→ **Task description**:
Gather every line below that contains the word "asphalt", matching its capitalization exactly.

→ **Material supplied**:
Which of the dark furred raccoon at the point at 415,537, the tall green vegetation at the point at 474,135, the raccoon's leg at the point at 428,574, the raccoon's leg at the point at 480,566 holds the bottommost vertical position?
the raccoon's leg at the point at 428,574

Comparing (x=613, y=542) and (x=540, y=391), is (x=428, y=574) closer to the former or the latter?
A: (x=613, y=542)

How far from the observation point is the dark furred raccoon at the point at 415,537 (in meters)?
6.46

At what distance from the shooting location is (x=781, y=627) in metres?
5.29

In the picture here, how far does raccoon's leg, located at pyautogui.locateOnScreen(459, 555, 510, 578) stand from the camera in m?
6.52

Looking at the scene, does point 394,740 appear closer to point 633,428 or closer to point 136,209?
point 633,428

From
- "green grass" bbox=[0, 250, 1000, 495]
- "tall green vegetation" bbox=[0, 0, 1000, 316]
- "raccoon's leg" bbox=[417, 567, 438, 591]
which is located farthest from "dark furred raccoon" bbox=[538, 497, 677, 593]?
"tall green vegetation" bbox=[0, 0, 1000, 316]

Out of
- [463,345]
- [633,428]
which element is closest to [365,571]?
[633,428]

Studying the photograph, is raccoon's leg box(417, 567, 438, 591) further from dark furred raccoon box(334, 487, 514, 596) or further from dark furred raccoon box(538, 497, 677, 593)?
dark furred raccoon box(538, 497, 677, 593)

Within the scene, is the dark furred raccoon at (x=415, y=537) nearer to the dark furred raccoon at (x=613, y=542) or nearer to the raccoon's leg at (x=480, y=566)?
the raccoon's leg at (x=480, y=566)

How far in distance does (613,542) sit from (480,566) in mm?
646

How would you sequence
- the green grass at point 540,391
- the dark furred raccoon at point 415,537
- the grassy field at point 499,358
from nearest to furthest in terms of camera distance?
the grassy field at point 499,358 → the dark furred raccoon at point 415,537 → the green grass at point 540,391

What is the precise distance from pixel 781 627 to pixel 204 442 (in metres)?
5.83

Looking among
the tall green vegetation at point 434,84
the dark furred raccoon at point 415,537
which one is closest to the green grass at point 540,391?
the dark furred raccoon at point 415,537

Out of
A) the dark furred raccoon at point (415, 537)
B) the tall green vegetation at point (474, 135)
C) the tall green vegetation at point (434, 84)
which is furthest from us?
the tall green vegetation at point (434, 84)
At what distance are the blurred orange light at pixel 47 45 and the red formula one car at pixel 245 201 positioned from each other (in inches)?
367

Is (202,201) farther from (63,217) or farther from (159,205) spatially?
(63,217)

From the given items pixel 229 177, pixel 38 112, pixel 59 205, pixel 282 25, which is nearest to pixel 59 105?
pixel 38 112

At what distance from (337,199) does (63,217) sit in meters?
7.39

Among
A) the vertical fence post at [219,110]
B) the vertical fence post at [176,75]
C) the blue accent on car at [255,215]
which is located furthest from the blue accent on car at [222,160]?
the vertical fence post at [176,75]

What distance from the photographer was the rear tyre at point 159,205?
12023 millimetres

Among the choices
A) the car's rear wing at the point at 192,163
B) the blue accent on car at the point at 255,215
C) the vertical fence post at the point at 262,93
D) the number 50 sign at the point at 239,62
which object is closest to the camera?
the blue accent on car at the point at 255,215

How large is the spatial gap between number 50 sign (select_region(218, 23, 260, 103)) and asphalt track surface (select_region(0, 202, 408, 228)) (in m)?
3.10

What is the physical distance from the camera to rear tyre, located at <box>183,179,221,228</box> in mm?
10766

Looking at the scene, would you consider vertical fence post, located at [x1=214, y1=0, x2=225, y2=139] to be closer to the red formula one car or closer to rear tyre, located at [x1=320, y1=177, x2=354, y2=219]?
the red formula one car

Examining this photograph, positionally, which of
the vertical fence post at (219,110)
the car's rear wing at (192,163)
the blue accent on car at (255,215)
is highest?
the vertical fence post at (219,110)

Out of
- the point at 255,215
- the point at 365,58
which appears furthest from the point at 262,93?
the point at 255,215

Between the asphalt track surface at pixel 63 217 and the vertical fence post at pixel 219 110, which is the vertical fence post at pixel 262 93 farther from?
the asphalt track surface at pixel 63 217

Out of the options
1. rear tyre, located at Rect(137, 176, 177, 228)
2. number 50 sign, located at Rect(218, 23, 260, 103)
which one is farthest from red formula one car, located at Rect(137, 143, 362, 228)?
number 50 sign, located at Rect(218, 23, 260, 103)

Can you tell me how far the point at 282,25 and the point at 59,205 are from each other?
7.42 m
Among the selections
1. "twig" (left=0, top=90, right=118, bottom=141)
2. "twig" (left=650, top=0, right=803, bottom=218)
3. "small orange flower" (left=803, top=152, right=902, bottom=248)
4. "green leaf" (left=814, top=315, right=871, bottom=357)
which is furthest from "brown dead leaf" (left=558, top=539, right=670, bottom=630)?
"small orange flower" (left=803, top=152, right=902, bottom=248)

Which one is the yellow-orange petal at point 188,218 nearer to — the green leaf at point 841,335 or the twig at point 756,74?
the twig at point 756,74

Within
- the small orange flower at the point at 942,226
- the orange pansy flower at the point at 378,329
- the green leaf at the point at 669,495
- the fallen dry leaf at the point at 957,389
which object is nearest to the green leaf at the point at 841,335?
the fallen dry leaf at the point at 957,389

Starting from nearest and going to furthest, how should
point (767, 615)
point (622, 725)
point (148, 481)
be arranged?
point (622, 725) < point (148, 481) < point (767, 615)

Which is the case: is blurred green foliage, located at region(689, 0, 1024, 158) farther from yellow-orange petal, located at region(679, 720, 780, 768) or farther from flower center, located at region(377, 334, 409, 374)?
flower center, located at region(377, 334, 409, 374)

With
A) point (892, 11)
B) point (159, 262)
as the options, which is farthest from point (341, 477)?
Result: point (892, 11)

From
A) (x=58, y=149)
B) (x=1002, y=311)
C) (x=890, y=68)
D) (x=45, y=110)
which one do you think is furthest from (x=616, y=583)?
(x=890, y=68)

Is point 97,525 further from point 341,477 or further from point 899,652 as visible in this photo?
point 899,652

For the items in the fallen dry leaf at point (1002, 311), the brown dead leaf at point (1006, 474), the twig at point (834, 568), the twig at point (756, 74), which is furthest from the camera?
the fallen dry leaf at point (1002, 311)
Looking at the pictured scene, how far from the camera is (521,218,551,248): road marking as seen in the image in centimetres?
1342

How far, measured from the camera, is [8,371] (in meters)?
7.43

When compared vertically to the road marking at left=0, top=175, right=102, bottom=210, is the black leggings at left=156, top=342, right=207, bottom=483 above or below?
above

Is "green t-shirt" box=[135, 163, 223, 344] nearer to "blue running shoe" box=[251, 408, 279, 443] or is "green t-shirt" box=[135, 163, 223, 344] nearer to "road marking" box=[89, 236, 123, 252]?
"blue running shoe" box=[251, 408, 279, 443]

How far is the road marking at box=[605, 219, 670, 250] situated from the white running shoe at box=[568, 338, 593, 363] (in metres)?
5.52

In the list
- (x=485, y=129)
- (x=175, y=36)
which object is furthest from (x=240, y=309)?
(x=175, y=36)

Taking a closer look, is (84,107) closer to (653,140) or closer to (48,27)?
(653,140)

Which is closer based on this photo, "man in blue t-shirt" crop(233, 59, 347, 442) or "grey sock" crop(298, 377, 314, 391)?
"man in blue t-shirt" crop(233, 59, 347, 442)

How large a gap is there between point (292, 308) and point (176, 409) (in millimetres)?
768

→ **Task result**:
How large is the spatial gap between number 50 sign (select_region(218, 23, 260, 103)) and asphalt track surface (select_region(0, 202, 408, 228)) (in m)?
Between the asphalt track surface at pixel 63 217 and the vertical fence post at pixel 219 110, which is the vertical fence post at pixel 262 93 farther from?
the asphalt track surface at pixel 63 217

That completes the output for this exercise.